__PROBLEM__: Reproduce word for word the passage of the column on becoming a Partick Thistle fan, from "Our new columnist, David" up to and including "a Rangers household.".

__DOCUMENT EXCERPT__:
* * * * * * * * *
Thursday, 29 September 2011

Mum, Dad. I've got something to tell you...I'm a Thistle fan.

Our new columnist, David Hamilton, tells us about how he came to be a Jag. Born into a Green/Blue split family, he decided to stand out from his relatives and "take the moral highground". Enjoy!

Like a lot of Jags fans, I was not born into a Thistle mad family. My father was a Celtic season ticket holder for many years (his affinity with Simon Donnelly still lives strong today might I add), and my mother, born and bred in Ibrox was never going to be born into anything other than a Rangers household.

For the first thirteen years of my life, I’d be dragged along to both sides of the Old Firm, courtesy of my Celtic crazy uncle, and Rangers daft aunty. I can barely remember my first ever football match, but I do know that it was Rangers taking on Brechin City in the Scottish Cup, it must have been around 98’ or 99’. I’m sure that both my aunt and my uncle wouldn’t have guessed that in no time at all, I’d have renounced my life of sin, and start to live on the straight and narrow. My lifetime sentence as a Partick Thistle fan had began.
* * * * * * * * *
__COLLECTED MATERIAL__:
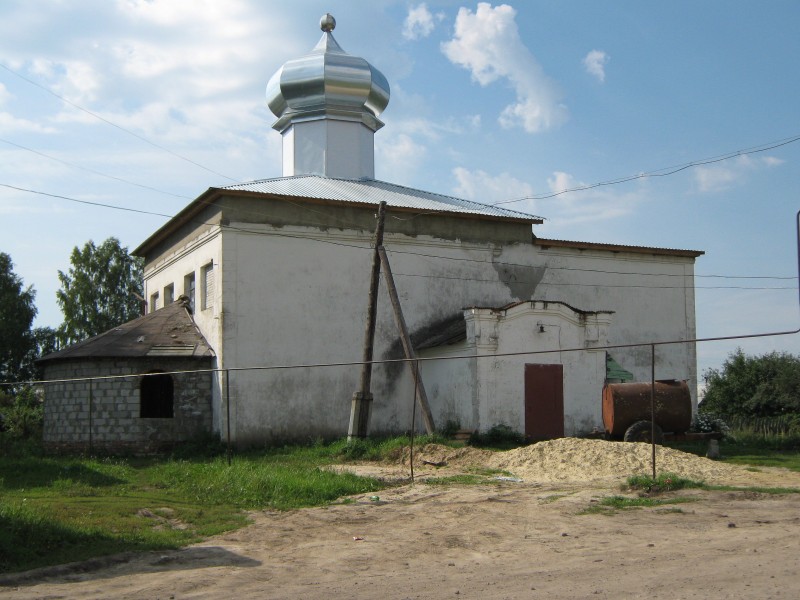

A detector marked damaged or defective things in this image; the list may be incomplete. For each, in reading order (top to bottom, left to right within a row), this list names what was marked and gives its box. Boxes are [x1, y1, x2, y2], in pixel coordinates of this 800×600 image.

rusty metal tank [604, 380, 692, 436]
* * * * * * * * *
__RESULT OF THIS EXERCISE__:
Our new columnist, David Hamilton, tells us about how he came to be a Jag. Born into a Green/Blue split family, he decided to stand out from his relatives and "take the moral highground". Enjoy!

Like a lot of Jags fans, I was not born into a Thistle mad family. My father was a Celtic season ticket holder for many years (his affinity with Simon Donnelly still lives strong today might I add), and my mother, born and bred in Ibrox was never going to be born into anything other than a Rangers household.